Over the summer I took a break from posting these old photographs. Many more remain to be shared. I plan on doing at least one a week, on Thursdays.

This is a spin-off of my 52 Ancestors: #14 Albert Spencer LILLIE (1848-1913) ~ Old Photographs Saved From Trash Can blogpost in which I featured a few photos from a collection of old photographs my 4C1R Joe Rooney shared with me. I asked Joe about using the photos and he kindly wrote, Please use them at your will.  I feel it is keeping it in the family and don’t need credit.  If anything, I appreciate your evaluations, identifications and detective work.  I’m hopeful you and yours enjoy them.  On a blog, in a book, above a cloud.”

#20 Alnie W. ROYALTY

Alnie W. ROYALTY was born 10 February 1888 in Allen Springs, Pope County, Illinois, to Charles W. ROYALTY and Lizzie M. WALTER.
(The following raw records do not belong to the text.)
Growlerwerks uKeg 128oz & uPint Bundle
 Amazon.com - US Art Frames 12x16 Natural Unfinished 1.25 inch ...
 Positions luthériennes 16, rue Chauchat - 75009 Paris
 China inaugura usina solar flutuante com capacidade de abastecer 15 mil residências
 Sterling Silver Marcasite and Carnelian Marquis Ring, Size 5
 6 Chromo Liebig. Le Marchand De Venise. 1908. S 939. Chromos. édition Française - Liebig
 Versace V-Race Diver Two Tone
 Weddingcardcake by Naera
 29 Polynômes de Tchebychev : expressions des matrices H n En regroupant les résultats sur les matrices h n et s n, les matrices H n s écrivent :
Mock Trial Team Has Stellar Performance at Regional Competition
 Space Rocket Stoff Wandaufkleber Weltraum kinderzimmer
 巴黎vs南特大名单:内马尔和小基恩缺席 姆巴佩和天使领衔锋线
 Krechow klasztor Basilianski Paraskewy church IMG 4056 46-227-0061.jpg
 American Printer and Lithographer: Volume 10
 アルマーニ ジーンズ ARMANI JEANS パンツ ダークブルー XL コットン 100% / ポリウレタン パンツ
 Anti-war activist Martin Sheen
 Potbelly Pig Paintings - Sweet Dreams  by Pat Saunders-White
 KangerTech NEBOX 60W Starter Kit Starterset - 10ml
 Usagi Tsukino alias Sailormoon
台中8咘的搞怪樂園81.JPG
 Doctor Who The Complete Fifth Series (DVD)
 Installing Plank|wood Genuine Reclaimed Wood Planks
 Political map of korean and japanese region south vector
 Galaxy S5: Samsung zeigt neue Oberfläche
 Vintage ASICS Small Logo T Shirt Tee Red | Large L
Tintype portrait of Alnie in a dress

1888Alnie
Alnie W. ROYALTY ca. 1888-89.

A piece of paper reading “Alnie Royaltey” was tapped to the reverse side of this photo.

Tintype portrait of Alnie at about the age of 5 or 6

When a little boy was too old to wear a dress he was “breeched.” In this photograph Alnie, about 5 or 6, too old to be wearing a dress, is wearing trousers with high laced up boots.

1893Alnie
Alnie W. ROYALTY ca. 1893

A piece of paper reading “Alnie Royalty Charlie son” was tapped to the reverse side of this photo.

Alnie with his parents ca. 1895

charlesfamily
Lizzie M. WALTER with husband Charles W. ROYALTY and son Alnie

Links to previous posts in this series may be found in Old Photographs

Joe Rooney kindly gave me permission to use these photographs on my blog.

Please contact me!
Are you related to a person mentioned in this post? Send an email to
openingdoorsinbrickwalls @ pt.lu or message me on my Facebook page
Opening Doors in Brick Walls.

Joe ROONEY wrote on 15 February 2015: This collection of photographs was scanned at 300 dpi color by me. The original photos were sent by Sandra Lillie about ten years ago after she found them cleaning out a relative’s garage in Southern Illinois, finding no other takers (suckers). She believes they were a collection by L Vance Lillie. Many of the pictures seemed to be removed from frames or were in albums evidenced by fading characteristics and may have been from other’s collections. I scanned the reverse if there was laboratory advertising or writing. Some of the authors’ identification may be figured out of the handwriting matches. I did not scan the reverse of photos where there was only a three digit number that I believe to be sequence numbers on a roll of film. I didn’t spot any obvious helpful commonalities.